И третье, у покойного была племянница, дочь его брата Станислава, Елена Кольцова.

– Точно не врёт прислуга? – субинспектор натужно закашлялся, прижал кулак к груди, сильно надавил другой рукой, заставляя боль на время отступить. – Может, она или кто из её знакомых причастен? А то всё это распутывать, сам понимаешь, ни времени, ни средств нет.

– Да уж я с ней говорил, толку никакого, – Трофим поднялся. – Живёт в частном доме на улице Матросской Тишины, вместе с братом, инвалидом империалистической войны, тот совсем плох и никуда не выходит. Ещё жильцы у неё есть. Один, Василий Федякин, в возрасте, слесарь на ламповом заводе, я к ним в заводоуправление заходил, хвалят его. А другой, Травин Сергей, тот здоровяк, силач, я бы сказал, работает в гараже горкоммунхоза, что рядом с Каланчёвкой, и с Пахомовой дружит, по хозяйству ей помогает. Пахомова говорит, что интереса Травин к Пилявскому не проявлял, и знакомы они не были.

– Жильцы, значит? – Панов оживился. – С хозяйкой, говоришь, и силач?
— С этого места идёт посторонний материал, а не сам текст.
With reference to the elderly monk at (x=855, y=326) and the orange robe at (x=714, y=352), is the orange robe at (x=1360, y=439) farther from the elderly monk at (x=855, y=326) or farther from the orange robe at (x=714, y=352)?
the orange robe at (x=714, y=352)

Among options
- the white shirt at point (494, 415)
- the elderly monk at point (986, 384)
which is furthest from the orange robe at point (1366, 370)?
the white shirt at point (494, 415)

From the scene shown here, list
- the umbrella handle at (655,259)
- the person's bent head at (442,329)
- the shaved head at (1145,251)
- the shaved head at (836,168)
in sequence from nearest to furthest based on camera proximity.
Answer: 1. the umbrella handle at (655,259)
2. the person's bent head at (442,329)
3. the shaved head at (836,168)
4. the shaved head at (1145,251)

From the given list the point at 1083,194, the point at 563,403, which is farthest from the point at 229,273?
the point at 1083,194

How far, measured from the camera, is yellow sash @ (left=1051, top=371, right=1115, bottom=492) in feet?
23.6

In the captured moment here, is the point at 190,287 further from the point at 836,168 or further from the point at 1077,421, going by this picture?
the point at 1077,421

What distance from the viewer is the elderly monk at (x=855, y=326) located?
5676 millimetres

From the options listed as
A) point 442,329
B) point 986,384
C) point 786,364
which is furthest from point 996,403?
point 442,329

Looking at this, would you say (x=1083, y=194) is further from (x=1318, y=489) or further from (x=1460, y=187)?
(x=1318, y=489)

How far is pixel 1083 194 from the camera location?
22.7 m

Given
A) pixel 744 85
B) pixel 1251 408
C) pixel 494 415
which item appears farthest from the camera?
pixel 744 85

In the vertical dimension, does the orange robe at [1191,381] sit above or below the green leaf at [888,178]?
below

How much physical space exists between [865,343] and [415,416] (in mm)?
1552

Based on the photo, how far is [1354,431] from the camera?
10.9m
Вот что, братец, а давай-ка ты этого Травина и племянницу покойника, Кольцову, ко мне, но не сегодня, а скажем, послезавтра, в среду. Я с ними сам побеседую по душам, а там уж решим, стоит их к следователю отправлять или нет. Где, ты говоришь, они работают?

– Травин в гараже, а Кольцова учится, в университете.
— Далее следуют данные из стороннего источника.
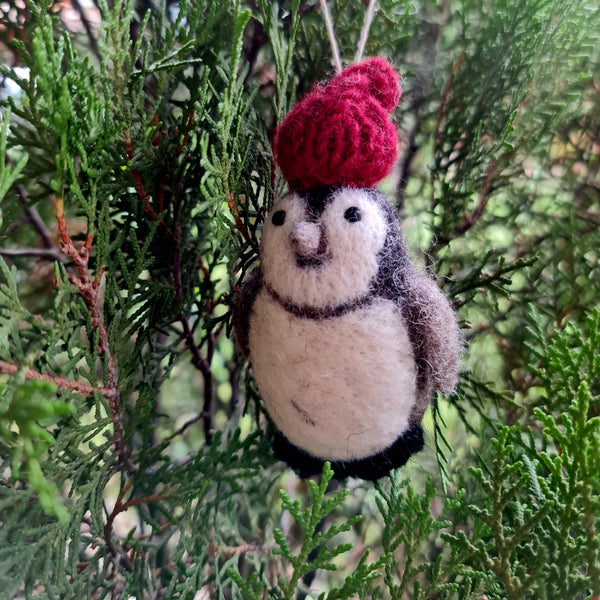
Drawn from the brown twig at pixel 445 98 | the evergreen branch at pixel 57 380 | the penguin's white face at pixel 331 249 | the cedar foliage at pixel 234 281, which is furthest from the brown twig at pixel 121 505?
the brown twig at pixel 445 98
– Вот и хорошо, позвони и вызови их. Только вежливо, они не бандиты какие, а советские граждане с полезной для нас информацией.

– Ух вы и завернули, Наум Мироныч. Как есть сделаю, а сейчас, позвольте, пойду? На Егерской, где налёт был на артельщиков, у пацана соседского милиционеры портсигар ворованный отобрали и отрез шерстяной, говорит, в мусоре копался и там вытащил. Прижать его надо хорошенько, наверняка знает что.
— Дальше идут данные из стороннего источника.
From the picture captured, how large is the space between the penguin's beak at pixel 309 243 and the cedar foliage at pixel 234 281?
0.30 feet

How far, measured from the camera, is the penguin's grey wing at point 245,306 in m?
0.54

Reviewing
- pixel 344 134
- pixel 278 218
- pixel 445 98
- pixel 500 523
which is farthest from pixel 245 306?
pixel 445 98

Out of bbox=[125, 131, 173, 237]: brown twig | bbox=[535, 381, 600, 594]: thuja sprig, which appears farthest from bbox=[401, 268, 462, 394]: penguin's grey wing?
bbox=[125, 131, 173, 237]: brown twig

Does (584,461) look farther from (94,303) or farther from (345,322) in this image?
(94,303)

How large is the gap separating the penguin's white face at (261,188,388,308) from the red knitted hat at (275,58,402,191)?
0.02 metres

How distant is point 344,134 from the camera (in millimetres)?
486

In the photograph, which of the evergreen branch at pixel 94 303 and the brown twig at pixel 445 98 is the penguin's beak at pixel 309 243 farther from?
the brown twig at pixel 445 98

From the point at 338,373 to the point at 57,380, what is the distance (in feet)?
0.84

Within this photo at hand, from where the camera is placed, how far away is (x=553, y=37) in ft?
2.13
– Вези его сюда вместе с вещдоками, – Панов расписался на папке, – а это отдай Маше, пусть запечатает сургучом и отошлёт Введенскому. Может, и вправду Пилявский сам помер, всякое в жизни случается.

Глава 4

Ковров стоял посреди небольшого, в десять квадратных саженей, помещения, покачиваясь с носка на пятку. На его взгляд, для торговой лавки вариант был – хуже не придумаешь, а значит, вполне для дела подходящий. Стоящий на Ольховской улице двухэтажный каменный особняк постройки прошлого века, с лепниной и колоннами, занимал какой-то государственный трест, с машинистками, делопроизводителями, бегающими по лестнице совслужащими и неподвижными счетоводами. К особняку со стороны двора примыкал небольшой одноэтажный флигель с отдельным входом и маленькими окнами, в нём при самодержавии находились хозяйственные помещения, а теперь пристройка пустовала. На полу валялись черепки и куски ткани, кругом лежала пыль, но двери и окна стояли на своих местах, обои обтрепались совсем немного, из крана на крохотной кухоньке текла вода, и даже электрическое освещение работало. Рабочие поставили мебель в комнаты прислуги, в большой зал, где раньше складывали ненужные вещи, заносили витрины и столы, уборщицу пригласили на завтра, и тогда же над фасадом собирались повесить уже изготовленную вывеску с аляповатой надписью: «Галантерейные товары. Н. Ковров».

Обошёлся флигель всего в девяносто пять рублей за месяц, но и этих денег советский трест рисковал не увидеть – галантерейщик выдал бухгалтерии вексель на целую тысячу с купонным погашением к октябрю. Ни банка, название которого красовалось на векселе, ни тем более счёта в нём не существовало, но директор треста, увидев сумму, на радостях вексель принял и велел подшить, а купон оторвал и припрятал.